Merck is dropping two potential COVID-19 vaccines following poor results in early-stage studies.
The drugmaker said on Monday it would instead focus on studying two possible treatments for the virus that have yet to be approved by regulators. The company said its potential vaccines were well tolerated by patients, but generated a lower immune system response than other vaccines.
Merck was developing one of the potential vaccines with the French Pasteur Institute based on an existing measles vaccine. The French institute said it would continue to work on two more vaccine projects using different methods.
Merck entered the race to fight COVID-19 later than other major drugmakers.
He said last fall he had started early-stage research in volunteers on potential vaccines requiring only one dose. The vaccines developed by Pfizer and Moderna were already in the advanced research phase at this stage.

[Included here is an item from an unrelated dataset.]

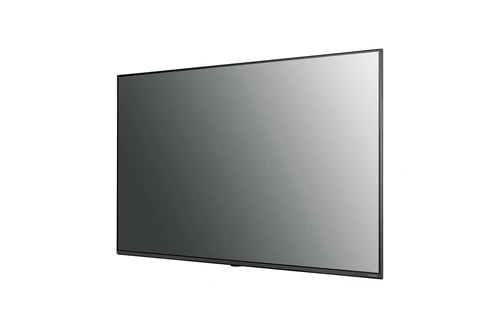 LG 55UR762H TV Hospitality 139,7 cm (55") 4K Ultra HD 400 cd/m² Smart TV Noir 10 W 2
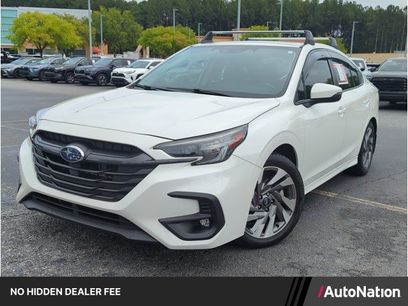 Used 2025 Subaru Legacy Limited w/ Popular Package #2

The United States Food and Drug Administration (FDA) authorized emergency use of the Pfizer and Moderna vaccines late last year. Each requires two hits.
Five potential vaccines have reached advanced stages of testing in the United States, the final phase before a drugmaker seeks regulatory approval. Results of a single dose candidate developed by Johnson & Johnson are expected shortly.

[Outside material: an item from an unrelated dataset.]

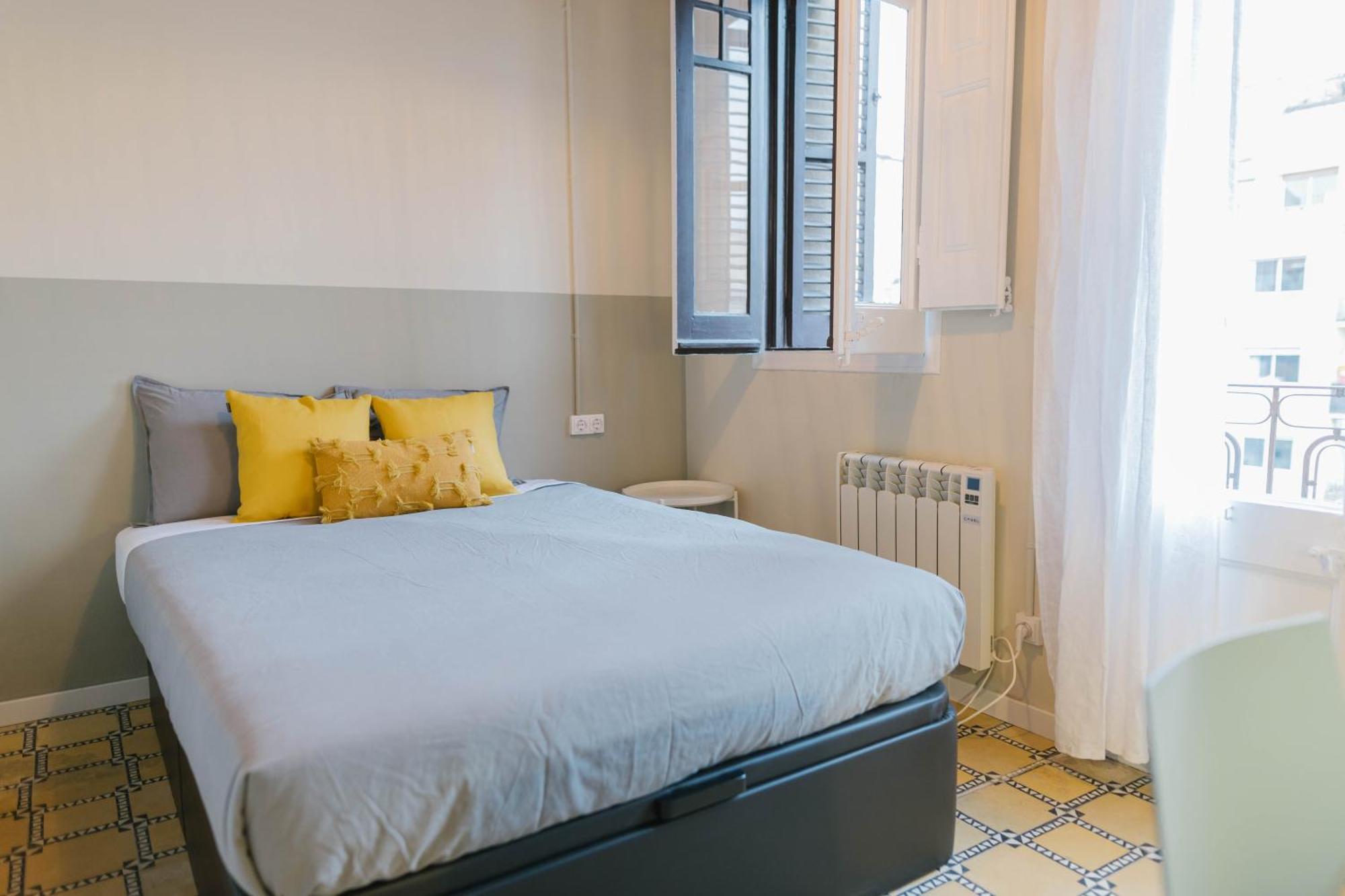 Aticco Living Gracia - Apartments Rooftop Barcelona Zewnętrze zdjęcie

Since vaccinations began in December, nearly 22 million doses have been delivered to people across the country, according to the United States Centers for Disease Control and Prevention. Almost six percent of the population has received at least one dose.
A total of 3.2 million people, or one percent of the population, received the two doses required for these vaccines.
More than 419,000 people in the United States and two million worldwide have died from the coronavirus, according to Johns Hopkins University.
The government is paying Merck & Co around $ 356 million to ramp up production of one of its potential treatments as part of Operation Warp Speed, an initiative to develop COVID-19 vaccines and treatments. The money will allow the Kenilworth, New Jersey company to deliver up to 100,000 doses by June 30, if the FDA clears the treatment for emergency use.
The treatment, known as MK-7110, has the potential to minimize the damaging effects of an overactive immune response to COVID-19. This immune response can complicate the vital efforts of doctors and nurses.
Merck said the first results of an advanced study of the drug showed a more than 50% reduction in the risk of death or respiratory failure in hospitalized patients with moderate or severe COVID-19. The company expects the full results of this study in the first quarter of 2021.
The other potential treatment for Merck is oral antiviral medication. The company also expects to see early results from mid to advanced research on this topic in the first quarter.